## Passage shown
Collateral Images: Below
Word Count: Up to 1,605; 1,465 without preamble.

A World Away –

The second largest and the best-known dam in the United States is the massive Hoover Dam. On the Colorado River, at the border between Arizona and Nevada, the concrete structure extends in height to 221 meters (726 feet) and its maximum thickness is 200 meters (656 feet).  In length it is 379 meters (1,244 feet) and about 3.33 million cubic meters (4.36 million cubic yards) of concrete forms the structure.

That is enough concrete to wrap a four-foot-wide sidewalk around the Earth at the equator.

What has this got to do with business in China? The writer will use the Hoover Dam as a western point of reference and comparison for a sometimes hard-to-grasp scope of development – and to introduce one representative story of progress, entrepreneurship and new economy in a changing nation.


Advancing Project and Premise
Case Study in China's Headquarters Economy

To meet the accelerating demands of ambitious public projects, expanding domestic enterprise and on-the-march multinational operations, China’s builders formed out 963 million metric tons of cement in 2004.  That’s equivalent to constructing about 120 Hoover Dams in a single year. A fair share of that concrete went into a project that typifies the speed, scale and human ambition driving China’s astounding development, Advanced Business Park (ABP), a 500-building development conceived by a man who just 15 years ago arrived in Beijing with total venture capital of 2,000 yuan – about $250.

Material, Mass and Manpower

If it were a national goal to consume China’s output of concrete, ABP’s principal creator, Xu Weiping, and his development team would have done their part. The single largest commercial development in the Zhongguancun area of Beijing, known as “China’s Silicon Valley,” the project’s total mass comprises 1,400,000 cubic meters – 92,000 metric tons of concrete.

By the standards of most US-based business parks, ABP’s other stats are also impressive. On a campus-like setting, with 55 percent of the land reserved for green grass, gardens, trees, winding paths, plazas and exterior artwork, the total site spans 65 hectares (160 acres), enough expanse to accommodate more than 120 NFL-scale football fields.

## Actions to take
A) In the passage on Advanced Business Park, how much cement did China's builders produce in 2004?
B) Pick up the Advanced Business Park article after its last sentence and write the next few paragraphs.

## Source material

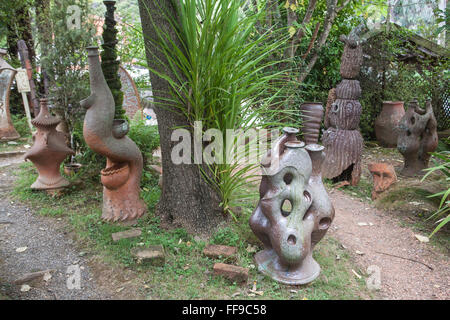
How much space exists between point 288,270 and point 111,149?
171cm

## Exercise answers
A) 963 million metric tons.

B)
Intended primarily to house corporate headquarters, total usable interior space is 1.3 million square meters (13,993,000 square feet). That’s well more than three times the interior space of America’s tallest building, the 110-story Sears Tower, which in the US is second in office area only to the Pentagon, officially the largest office building in the world, with 3,800,000 square feet of usable space.

To provide a perhaps more graspable concept of the scale:  ABP encompasses more office space than the downtown areas of many US cities. The single project well surpasses San Diego at 9.2 million square feet of central downtown space, Miami at 9 million, Orlando at 8.1 million, Fort Lauderdale at 7 million, Tampa at 8 million, Kansas City at 10.5 million, St. Louis at 12.5 million, Oakland at 12.8 million, and it edges out California’s capital, Sacramento, at 13.1 million square feet (according to a 2004 study by Colliers International).

But it is the speed of construction that would serve the fantasy life of hard-charging US-based developers. In less than two years, 303 ultramodern, eco-friendly, energy-efficient mid-rise office buildings rose from the earth. Employed to make it happen, more than 10,000 workers were on site at one time. More than 7,000 today remain on the job, erecting the other 200 buildings that are set for completion by 2008.

Portfolio and Potential

At a combined investment of 6 billion yuan (US$725.5 million), and with the support of the Beijing municipal government, the project was realized by the British Dauphin International Group, Beijing Fengtai Science Park Construction and Development Co. Ltd., Beijing Dauphin Digital Park Construction & Development Co. Ltd., and the principal executive common to those firms, Xu Weiping.

Each year the businesses housed at ABP are projected to yield 1.5 billion yuan (US$181 million) in taxes, with industrial and trade volume expected to cap 50 billion yuan (US$6 billion).

Today ABP accommodates the headquarters of top Chinese concerns and international corps. These include Samsung, the Long March Launch Vehicle Technology Co., Ltd., China Aerospace Times Electronics Company, Jianlong Steel Holding Co., Ltd., China Material Storage & Transport Corporation, China Automotive Technology & Research Center and other high-profile state, private and multinational firms.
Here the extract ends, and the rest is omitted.